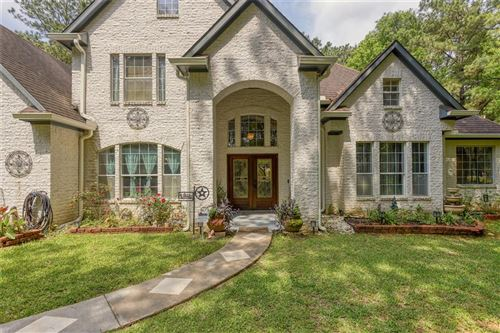 Photo of 23978 Wild Forest Drive, New Caney, TX 77357 (MLS # 70376092)
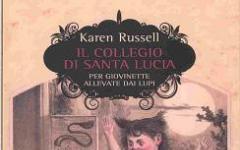 Il fantastico collegio di Karen Russell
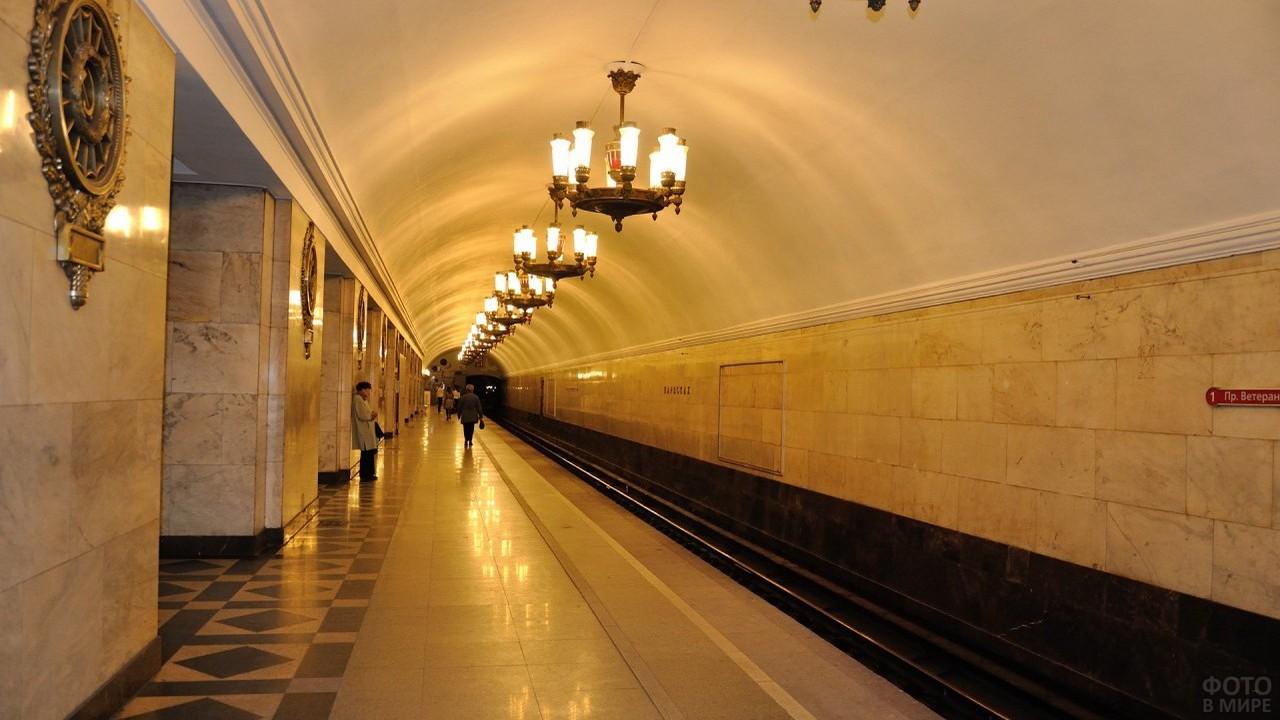 Ожидание поезда в метро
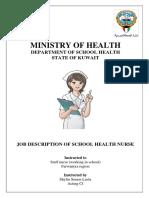 Job Description of School Health Nurse Front Page by Shylin (2 Files Merged)
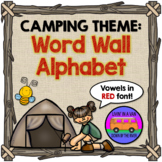 CAMPING THEME: Word Wall Alphabet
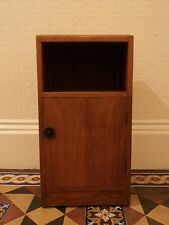 Wonderful walnut art deco bedside cabinet 1940s vintage lamp table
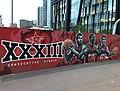 Perth Wildcats mural 02.jpg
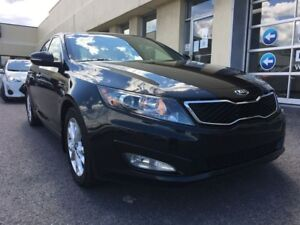 2013 Kia Optima EX Turbo CUIR TOIT BLUETOOTH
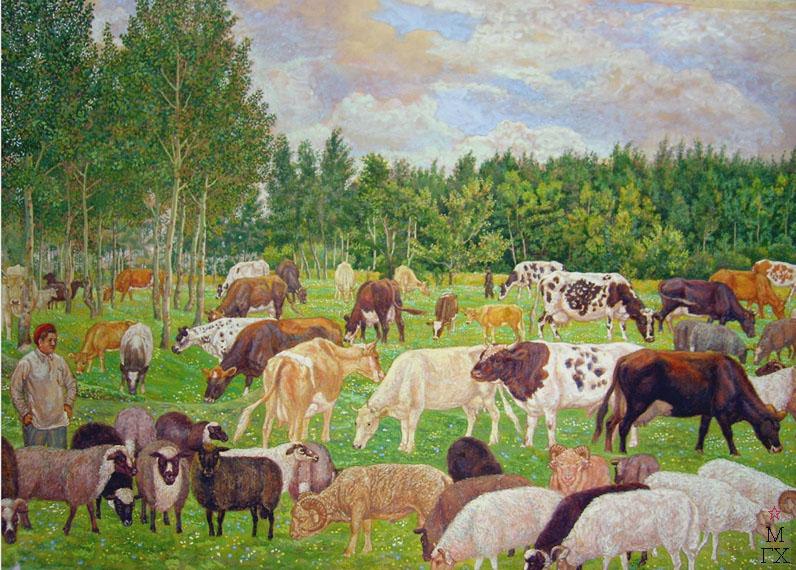 М.И. Климентов. Картина : Стадо на поляне 1938, акварель 70,7х47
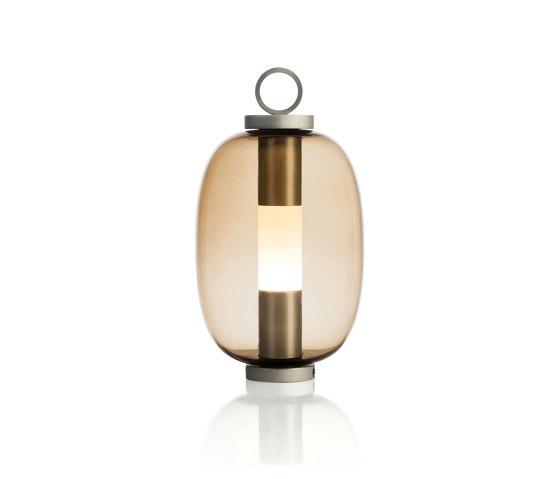 Lucerna Lantern di Ethimo | Lampade outdoor sospensione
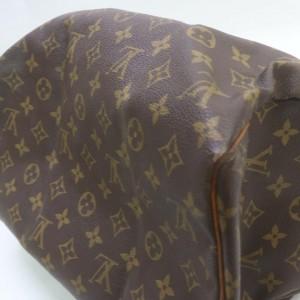 Louis Vuitton Monogram Speedy 30 Boston Bag 862717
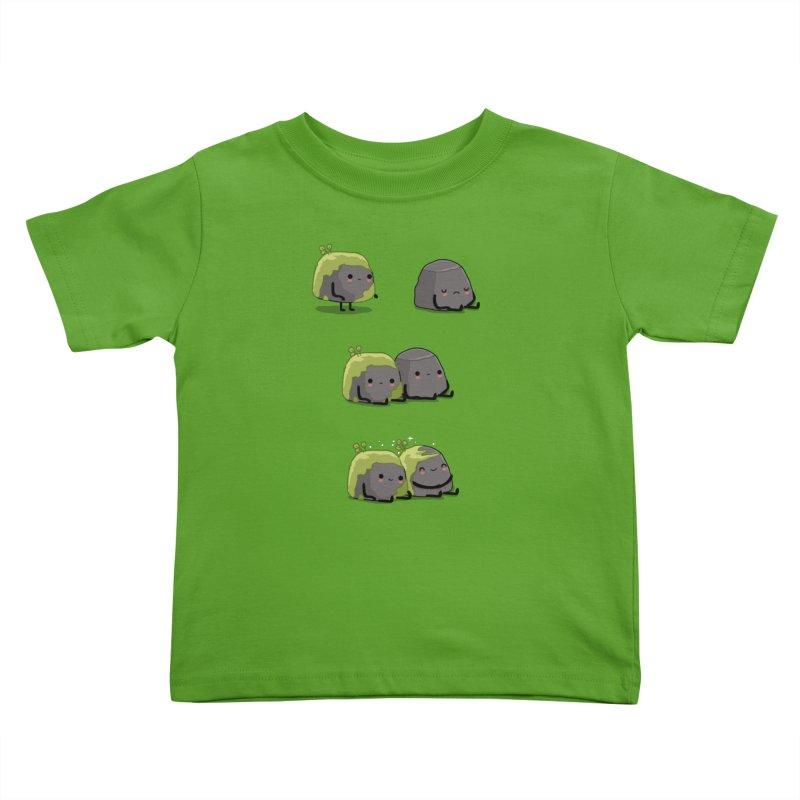 You help me the moss Kids Toddler T-Shirt by wawawiwadesign's Artist Shop
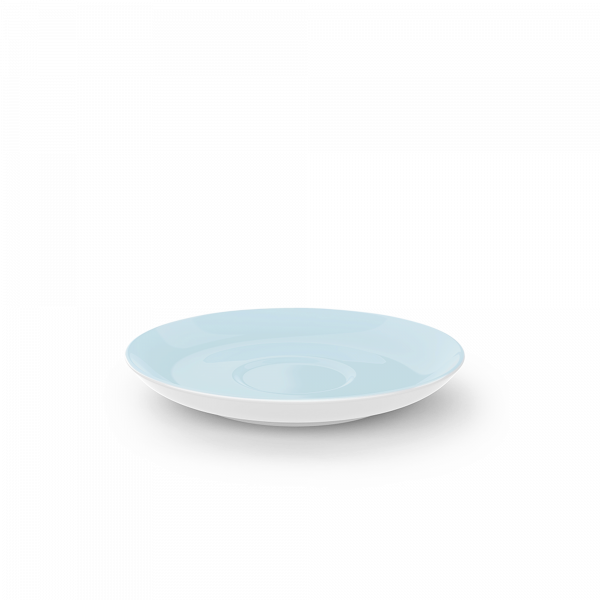 Tee Untertasse Eisblau (15cm)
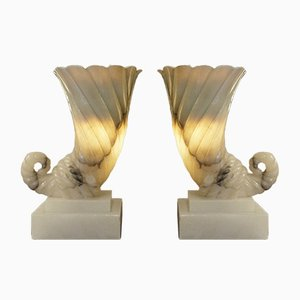 Vintage Alabaster Lamps, Set of 2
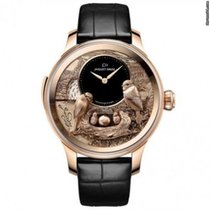 Jaquet-Droz - THE BIRD REPEATER Ref. J031033202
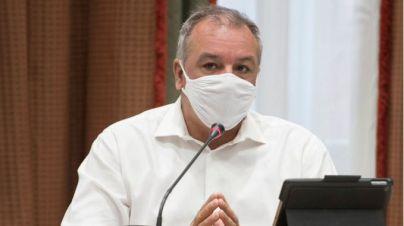 Campos anima al cuatripartito a coordinar la derivación de migrantes con los territorios dispuestos a colaborar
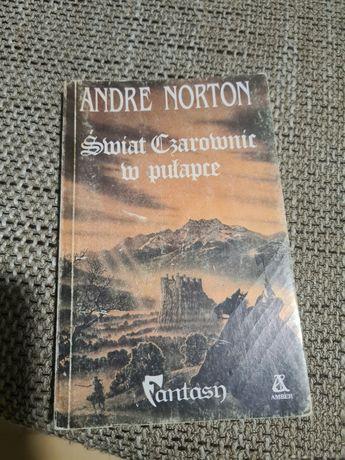 Andre Norton Świat Czarownic w Pułapce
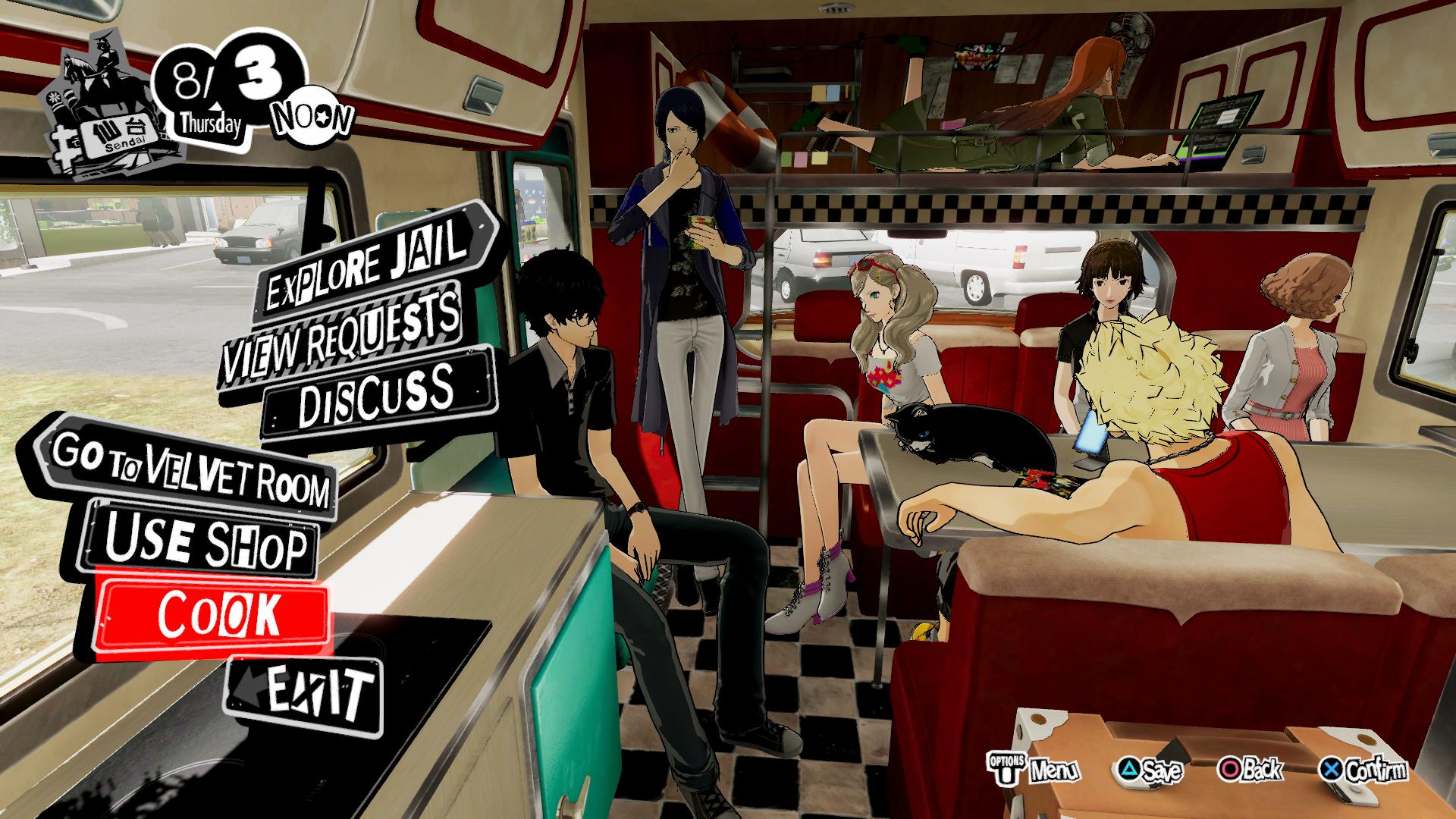 Persona 5 strikers menù cucina
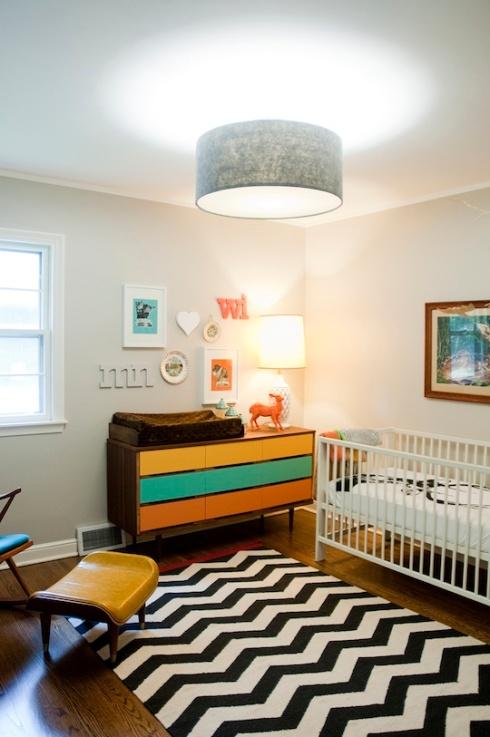 pokój dla niemowlaka_blog o wnętrzach 5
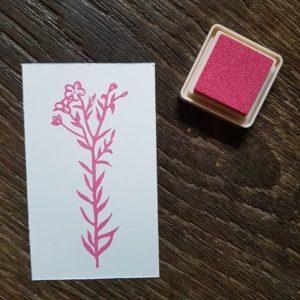 encre-versacraft-tsukineko-enfant-papeterie-creative-rose-pink-133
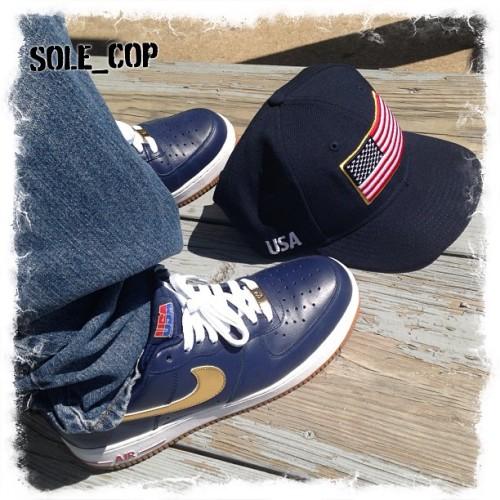 Sole_Cop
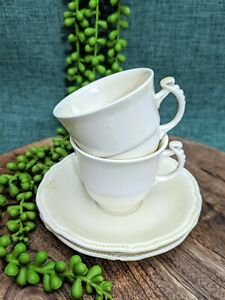 Vtg Sets (4pcs) Royal Winton Grimwades Cream Pale Yellow Cup & Saucer Demitasse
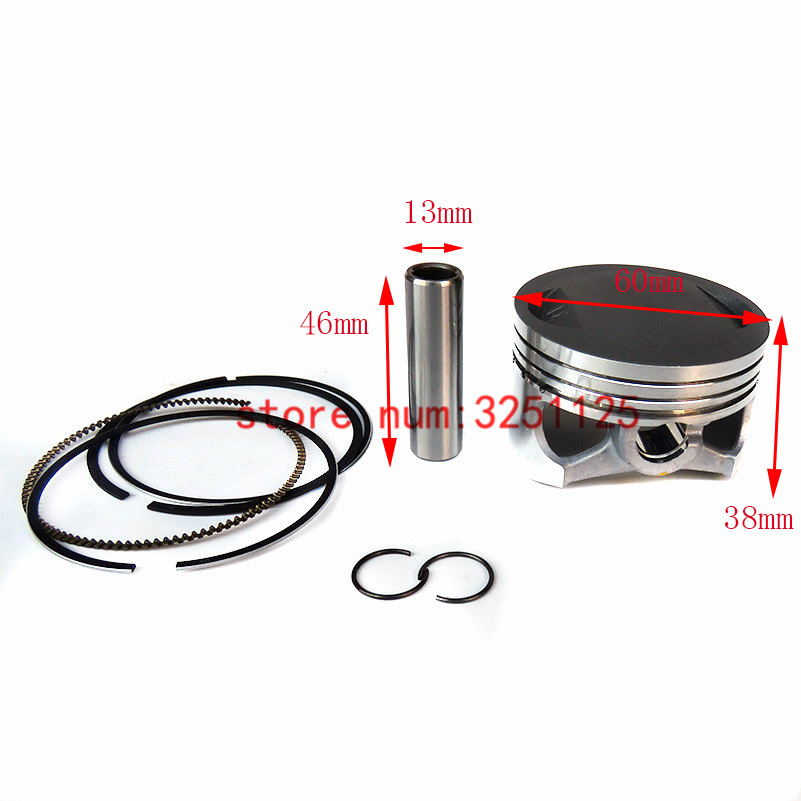 Engine Parts 60mm Piston 13mm Ring Set For YINXIANG YX 160cc Dirt Bike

-=-=-

-- What to do --
Each record should be printed again precisely, though not its pictures.

-- Answer below --
 Photo of 23978 Wild Forest Drive, New Caney, TX 77357 (MLS # 70376092)
 Il fantastico collegio di Karen Russell
 Ожидание поезда в метро
 Job Description of School Health Nurse Front Page by Shylin (2 Files Merged)
 CAMPING THEME: Word Wall Alphabet
 Wonderful walnut art deco bedside cabinet 1940s vintage lamp table
 Perth Wildcats mural 02.jpg
 2013 Kia Optima EX Turbo CUIR TOIT BLUETOOTH
 М.И. Климентов. Картина : Стадо на поляне 1938, акварель 70,7х47
 Lucerna Lantern di Ethimo | Lampade outdoor sospensione
 Louis Vuitton Monogram Speedy 30 Boston Bag 862717
 You help me the moss Kids Toddler T-Shirt by wawawiwadesign's Artist Shop
 Tee Untertasse Eisblau (15cm)
 Vintage Alabaster Lamps, Set of 2
 Jaquet-Droz - THE BIRD REPEATER Ref. J031033202
 Campos anima al cuatripartito a coordinar la derivación de migrantes con los territorios dispuestos a colaborar
 Andre Norton Świat Czarownic w Pułapce
 Persona 5 strikers menù cucina
 pokój dla niemowlaka_blog o wnętrzach 5
 encre-versacraft-tsukineko-enfant-papeterie-creative-rose-pink-133
 Sole_Cop
 Vtg Sets (4pcs) Royal Winton Grimwades Cream Pale Yellow Cup & Saucer Demitasse
 Engine Parts 60mm Piston 13mm Ring Set For YINXIANG YX 160cc Dirt Bike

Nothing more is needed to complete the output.